Insulin Pancreas Help reduce your glucose level in the blood. 
Glucagon Pancreas Help increase the level of blood sugar in the blood.


Endocrine System Conditions

Hormone levels can sometimes be too low or high. This can have a variety of health consequences. The indications and symptoms are determined by the hormone that is out of balance.

Several disorders can disrupt the endocrine system and change your hormone levels.

  • Hyperthyroidism
  • Hypothyroidism
  • Cushing disease
  • Addison disease
  • Acromegaly
  • Short stature in children
  • Diabetes
  • Hyperparathyroidism
  • Hypoparathyroidism
  • Disorders of puberty and reproductive function

Doctors commonly evaluate hormone levels in urine or blood to determine how well an endocrine gland works. When blood levels by themselves do not provide sufficient information regarding endocrine gland function, clinicians test hormone levels:

  • At certain times of day, or more than once, or at varying periods of the day (e.g. cortisol). 
  • Following the administration of a suppressor or stimulant (such as sugar drinks, a hormone, or a drug that can stimulate or inhibit the release of hormone)
  • Following the individual’s behaviour (e.g. fasting)

Endocrine diseases are frequently treated by supplementing a deficiency hormone or reducing the levels of an excess hormone. However, the disorder’s underlying cause can occasionally be cured.

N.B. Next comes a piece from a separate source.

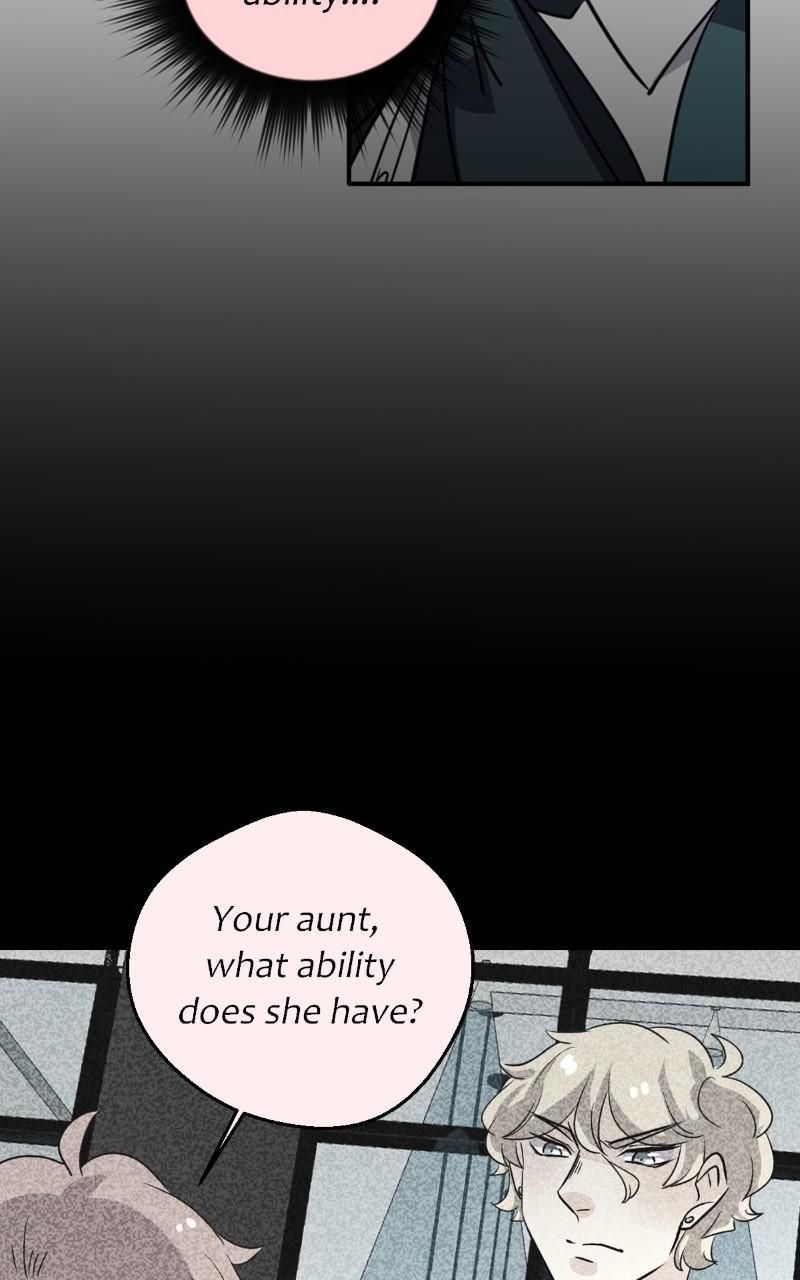 unOrdinary Chap 293 - Next Chap 294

How Can You Maintain The Health of Your Endocrine System?

Now that you know what is the endocrine system, you must know how to maintain it. The endocrine system needs the same substances as the remainder of the body to be healthy. You must exercise, eat well, and see your doctor regularly.

Consult your provider if you have a history of thyroid issues, diabetes or PCOS. Managing these situations can assist you in avoiding a hormone imbalance, which can lead to health concerns.

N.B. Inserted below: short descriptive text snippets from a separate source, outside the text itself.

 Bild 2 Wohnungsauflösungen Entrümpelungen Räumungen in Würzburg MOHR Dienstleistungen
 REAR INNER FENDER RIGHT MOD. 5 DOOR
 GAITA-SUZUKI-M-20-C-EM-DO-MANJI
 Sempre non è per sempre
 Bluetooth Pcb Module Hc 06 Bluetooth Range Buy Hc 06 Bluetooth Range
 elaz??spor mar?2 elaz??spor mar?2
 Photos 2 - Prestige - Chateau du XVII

When Should You Consult A Physician?

Some symptoms may indicate a significant medical condition, such as diabetes. If you have any of the following symptoms, contact your service provider:

  • The strong need to urinate (pee)
  • Extreme thirst, even after drinking lots of water
  • Nausea or stomach ache that persists
  • Weight increase or decrease that is unexpected
  • Exhaustion or weakness to the extreme
  • Sweating excessively causes problems
  • Sudden instances of racing heart or high blood pressure
  • Delays in development or growth


What is the endocrine system? The endocrine system is a network of organs and glands that aid in the regulation of many physiological activities. This is performed via the endocrine system’s secretion of chemical messengers or hormones.

Frequently Asked Questions

1. What gland is in charge of sugar levels?

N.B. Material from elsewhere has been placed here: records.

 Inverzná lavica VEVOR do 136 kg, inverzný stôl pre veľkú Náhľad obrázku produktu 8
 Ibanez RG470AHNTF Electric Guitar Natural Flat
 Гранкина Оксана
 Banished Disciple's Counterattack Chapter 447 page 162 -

The pancreas’ primary role is to stabilise blood sugar levels. It is a big gland that is found behind the stomach. It is responsible for producing glucagon, insulin, and other hormones. Diabetes develops when the pancreas does not create sufficient insulin, or the body does not effectively utilise insulin. This is known as insulin resistance.

2. What gland controls sleep?

Pineal gland

Renee Descartes referred to the pineal gland as the “Seat of the Soul,” which is situated in the brain’s centre. The pineal gland’s principal purpose is to accept information from the environment about the condition of the light-dark cycle and use this information to manufacture and release the hormone melatonin.

3. Which gland is referred to as the master gland?

Pituitary gland: Because it oversees the actions of many other endocrine glands, the pituitary gland is frequently referred to as the “master” gland of the endocrine system. The pituitary gland is positioned at the base of the brain and is no bigger than a pea.